Conneaut Lake Park Inc. v. Klingensmith,
However, it is also well established that a claim of title by adverse possession does not lie against Commonwealth property.
Commonwealth, Dept. of Transp. v. J. W. Bishop & Co.,
We see no reason why the doctrine of laches should succeed or prevail where an analogous claim of adverse possession against appellant would otherwise fail. The former defense rises no higher and is deserving of no greater protection than the latter. Moreover, were this matter controlled by statute toward the same result which we reach here, it would be consistent with the Statutory Construction Act. See 1 Pa.C.S.A. § 1922(5) Presumptions in ascertaining legislative intent. “In ascertaining the intention of the General Assembly in the enactment of a statute the following presumptions, among others, may be used: ... (5) That the General Assembly intends to favor the public interest as against any private interest.”
We are not unmindful of the hardship which our disposition will work upon appellees. Still pending in the trial court is appellees’ third-party action for damages against the real estate company which sold appellees the tracts of land involved in this dispute. Without commenting upon the viability of this third-party action which is not presently before us, it may be that appellees will obtain some relief on their claim.
Judgment vacated. Matter reversed and remanded consistent with this Opinion. Jurisdiction not retained.
Notes
. Richard A. Lenker, Kenneth Williams, Dorothy Williams and Lenker & Williams Real Estate, Inc., are not parties to this appeal, even though they have filed an appellee’s brief. They were joined as additional defendants in Third-Party Complaints each filed by the Coopers, the Watkeys and the Resslers for damages. The decision of the trial court concerned only the ejectment claim of appellant against appellees. The court indicated in its Order that the trial had been bifurcated in order to decide only the ejectment claim of appellant against appellees. The court also opined that its decision rendered moot most of the claims against the additional defendants with the possible exception of attorney fees, costs and expenses. The court indicated in its Opinion, however, that it was not then deciding the claim of appellees against the additional defendants.
. Laches is an affirmative defense which must be responsively pleaded under New Matter. Pa.R.C.P. 1030.

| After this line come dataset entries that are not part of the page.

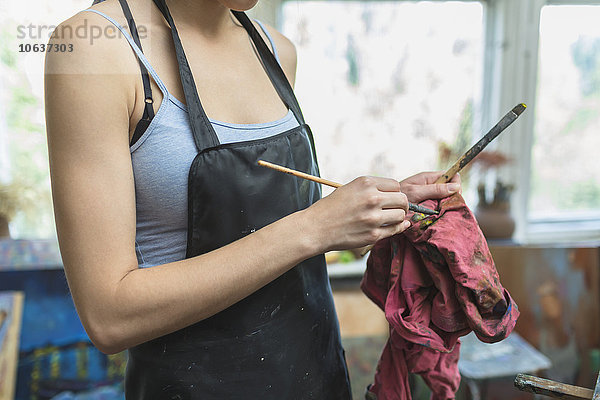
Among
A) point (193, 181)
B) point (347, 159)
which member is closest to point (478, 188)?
point (347, 159)

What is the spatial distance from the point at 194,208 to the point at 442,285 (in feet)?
1.45

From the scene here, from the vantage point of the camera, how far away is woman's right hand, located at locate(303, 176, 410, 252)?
834 millimetres

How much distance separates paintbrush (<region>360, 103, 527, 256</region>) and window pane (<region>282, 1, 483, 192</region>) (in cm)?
171

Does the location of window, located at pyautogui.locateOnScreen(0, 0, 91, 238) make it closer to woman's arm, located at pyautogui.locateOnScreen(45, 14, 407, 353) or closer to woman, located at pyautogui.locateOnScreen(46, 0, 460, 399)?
woman, located at pyautogui.locateOnScreen(46, 0, 460, 399)

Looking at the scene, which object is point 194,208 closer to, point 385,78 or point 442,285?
point 442,285

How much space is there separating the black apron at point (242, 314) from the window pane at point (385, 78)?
1.67 m

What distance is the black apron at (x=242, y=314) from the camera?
0.88m

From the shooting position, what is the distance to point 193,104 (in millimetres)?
867

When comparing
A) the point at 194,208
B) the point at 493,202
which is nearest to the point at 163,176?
the point at 194,208

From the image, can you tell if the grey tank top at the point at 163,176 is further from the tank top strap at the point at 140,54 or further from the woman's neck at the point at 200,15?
the woman's neck at the point at 200,15

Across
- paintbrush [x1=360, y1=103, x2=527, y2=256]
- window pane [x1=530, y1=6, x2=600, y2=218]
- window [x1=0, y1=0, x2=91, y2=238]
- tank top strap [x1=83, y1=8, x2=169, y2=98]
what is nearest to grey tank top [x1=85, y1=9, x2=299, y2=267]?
tank top strap [x1=83, y1=8, x2=169, y2=98]

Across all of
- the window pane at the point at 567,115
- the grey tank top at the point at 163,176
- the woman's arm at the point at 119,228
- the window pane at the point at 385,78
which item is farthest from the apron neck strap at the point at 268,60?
the window pane at the point at 567,115

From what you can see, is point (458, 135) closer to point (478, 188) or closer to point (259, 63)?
point (478, 188)

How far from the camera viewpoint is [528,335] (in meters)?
2.53
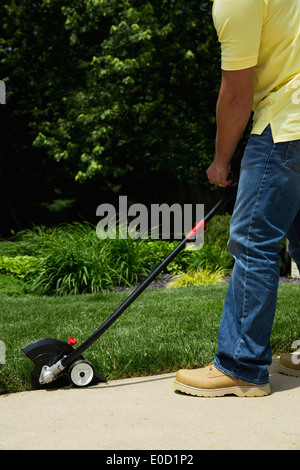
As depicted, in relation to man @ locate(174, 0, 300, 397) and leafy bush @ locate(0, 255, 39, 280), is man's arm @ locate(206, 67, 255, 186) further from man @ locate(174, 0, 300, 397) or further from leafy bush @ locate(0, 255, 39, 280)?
leafy bush @ locate(0, 255, 39, 280)

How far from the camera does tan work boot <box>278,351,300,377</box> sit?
2.91m

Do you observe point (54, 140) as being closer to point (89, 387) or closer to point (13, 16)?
point (13, 16)

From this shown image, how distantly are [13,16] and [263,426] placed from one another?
547 inches

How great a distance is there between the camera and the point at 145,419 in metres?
2.28

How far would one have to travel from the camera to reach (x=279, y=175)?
251cm

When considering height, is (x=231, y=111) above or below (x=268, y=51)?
below

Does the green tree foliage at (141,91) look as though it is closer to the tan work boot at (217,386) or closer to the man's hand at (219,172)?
the man's hand at (219,172)

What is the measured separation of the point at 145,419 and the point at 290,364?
3.19 feet

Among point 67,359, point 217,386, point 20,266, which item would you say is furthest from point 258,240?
point 20,266

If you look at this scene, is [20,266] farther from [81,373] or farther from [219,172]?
[219,172]

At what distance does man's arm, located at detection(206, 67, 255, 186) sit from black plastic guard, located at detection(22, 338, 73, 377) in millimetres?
1131

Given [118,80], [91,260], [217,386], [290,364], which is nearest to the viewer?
[217,386]

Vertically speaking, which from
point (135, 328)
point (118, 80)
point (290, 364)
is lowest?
point (135, 328)

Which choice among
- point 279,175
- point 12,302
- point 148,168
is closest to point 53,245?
point 12,302
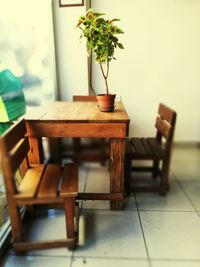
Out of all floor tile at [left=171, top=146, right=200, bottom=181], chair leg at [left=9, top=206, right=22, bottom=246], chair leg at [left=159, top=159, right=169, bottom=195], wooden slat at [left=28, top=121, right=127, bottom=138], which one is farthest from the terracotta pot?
floor tile at [left=171, top=146, right=200, bottom=181]

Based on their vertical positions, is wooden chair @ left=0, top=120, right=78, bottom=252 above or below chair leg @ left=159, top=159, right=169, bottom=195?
above

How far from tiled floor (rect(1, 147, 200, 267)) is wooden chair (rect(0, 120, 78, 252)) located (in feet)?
0.31

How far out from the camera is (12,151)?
1256 mm

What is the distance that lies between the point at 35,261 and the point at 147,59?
217 cm

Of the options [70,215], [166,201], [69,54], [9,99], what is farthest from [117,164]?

See also Gabster v. Mesaros,
. The encroachment also entailed approximately one hundred ten feet of the Resslers’ property and nearly one-third of the land owned by the Watkeys.
. An action in ejectment may be brought where the property interest claimed to be encroached upon is an easement or right of way.
See Dunlap v. Larkin,
. The defense of laches, however, has been recognized in other types of cases involving the Commonwealth.
See, e.g., Stahl v. The First Pennsylvania Banking & Trust Co.,
. This rule appears to be consistent with that of other jurisdictions.